=== 設問 ===
(1) この演奏会評で、演奏された曲の作曲家として名前が挙がっているのは誰ですか？すべて答えてください。
(2) 収集データの一覧の各行を、空行を除き、1行を1つの文字列としたJSONのリストにまとめてください。画像は答えに含めないでください。

=== 出典 ===
文:林昌英
2025年は、個人的には弦楽四重奏等の室内楽をはじめ、弦楽器の公演を中心に聴いた1年だった。
筆頭に挙げたいのが、エリザベート国際コンクール優勝のウクライナのヴァイオリニスト、ドミトロ・ウドヴィチェンコと、フィンランドのピアニスト・指揮者、ミカエル・ロポネンのデュオ。細いが強靭な糸が張りつめたような無二の音色のヴァイオリン、清らかな美音で残響の最後の一瞬までコントロールされたピアノ。初共演ながら音色と弱音のこだわりの方向性が完璧に合致し、これまで聴いたことがない水準で一体化。ヤナーチェクに秘められた温かい感動、真に対等に両者が奏でたブラームスの深き美、どちらの音か全くわからぬほど溶け合う静謐なシルヴェストロフの衝撃、あえて冷静に音楽的に臨むことで構造美を明らかにしたショスタコーヴィチ。いずれもデュオの理想形のひとつにして“極北”というべき音楽体験だった。継続して世界を驚かせるデュオになってほしい。

収集データ
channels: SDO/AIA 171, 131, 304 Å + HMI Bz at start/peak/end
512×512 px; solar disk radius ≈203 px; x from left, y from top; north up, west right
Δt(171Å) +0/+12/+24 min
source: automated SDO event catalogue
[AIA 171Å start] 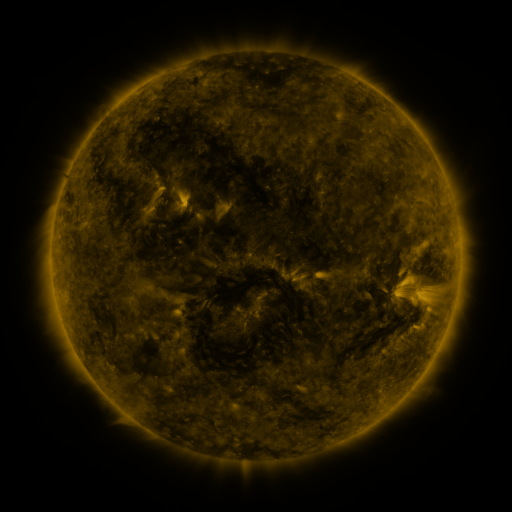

=== 解答 ===
(1) ヤナーチェク、ブラームス、シルヴェストロフ、ショスタコーヴィチ

(2)
[
  "channels: SDO/AIA 171, 131, 304 Å + HMI Bz at start/peak/end",
  "512×512 px; solar disk radius ≈203 px; x from left, y from top; north up, west right",
  "Δt(171Å) +0/+12/+24 min",
  "source: automated SDO event catalogue",
  "[AIA 171Å start] "
]